I chose the headline of this article carefully. It’s called “How to Abandon a Music Career.” That’s very different from abandoning music. In fact, focusing less on the career sometimes allows you to have a better relationship with the music.
That’s a message that isn’t told often enough—especially in the music schools, where professional development and career advancement is at the top of every agenda, and at the forefront of everyone’s mindset.
And here’s the strangest part of the whole story. Even those individuals who will continue in professional music careers for their entire lives need to nurture that intrinsic love of making music for its own sake. That will make them better professionals, but—even more important—also bring them more joy along the way. And the joy is why each of us started down this path in the first place.
Thanks for this, Ted! When I was 18-25 I practiced all day, every day, trying to "make it" in the LA guitar-heavy metal scene. As good as I got, keeping bands together, along with seeing how there were always guys who were "ridiculous" (good), who could play circles around me: it was rough.
I had some success, but eventually dropped out of the circuit in order to teach, which I really loved. Then I got a better-paying job in a library, and had a 15 year non-amicable separation/divorce from the guitar. I had some sort of emotional breakdown with what the guitar had "done to me." I hardly ever played. I saw my relationship with guitar as one long disappointment.
With much reading of Neuroscience and Philosophy, I realized I had made that entire sadness myself. It didn't have to be that way, but I didn't know it at the time.
Gradually, I started practicing again, and for the past 15 years, I've only made a small handful of gigs and a few obscure recordings (when someone asked me to play solos for their music.) But my mental approach to guitar and music is 180 from when I was trying to "make it." And I'm so so so much more happy just improvising furiously, for 90 minutes, every night. I know it sounds weird, but it's a religious thing. I listen to Bach and Coltrane (and many others, like all the Steely Dan guitarists; Holdsworth, Eric Johnson, et.al) and just PLAY. And it never gets old; I'm playing for myself. I'm only trying to impress myself. It's such joy, every night, and never the drag I made it to be when I was younger.
So yea: INTRINSIC rewards! They're everything. Getting paid is nice, but if you're not having a blast, why bother?

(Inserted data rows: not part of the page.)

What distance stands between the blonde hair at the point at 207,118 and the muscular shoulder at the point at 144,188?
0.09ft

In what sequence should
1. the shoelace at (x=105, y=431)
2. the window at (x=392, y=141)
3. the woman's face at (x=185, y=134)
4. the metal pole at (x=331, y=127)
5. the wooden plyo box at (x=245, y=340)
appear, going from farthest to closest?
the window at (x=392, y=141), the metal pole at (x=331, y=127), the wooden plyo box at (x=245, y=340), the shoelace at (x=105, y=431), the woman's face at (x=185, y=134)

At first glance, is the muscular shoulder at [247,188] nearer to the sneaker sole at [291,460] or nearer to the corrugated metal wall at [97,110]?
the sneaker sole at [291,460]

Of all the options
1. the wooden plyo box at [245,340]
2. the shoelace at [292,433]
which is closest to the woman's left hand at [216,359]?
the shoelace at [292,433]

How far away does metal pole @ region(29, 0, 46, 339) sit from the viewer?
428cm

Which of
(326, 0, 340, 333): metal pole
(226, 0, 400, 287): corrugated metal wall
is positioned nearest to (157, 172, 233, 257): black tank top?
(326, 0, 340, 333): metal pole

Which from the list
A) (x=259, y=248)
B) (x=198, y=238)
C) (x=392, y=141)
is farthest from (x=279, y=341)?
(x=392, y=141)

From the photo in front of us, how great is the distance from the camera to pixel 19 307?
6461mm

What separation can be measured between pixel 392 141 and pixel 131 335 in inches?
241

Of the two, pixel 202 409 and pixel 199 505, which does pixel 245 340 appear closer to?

Your point is more important than ever in this age of glut. When I was a kid and mastered something on the guitar, I couldn’t immediately see a hundred other people doing it on Instagram and YouTube. A thousand! Facing this glut of mastery forces any sane person to evaluate: how much money is there out there for people who sound like Stevie Ray Vaughan or Jim Hall or whoever? There’s only so many spots. When there is an OBVIOUS excess of “geniuses” you need to find some other, inner reason for picking up the instrument. Or rather that reason needs already to be there.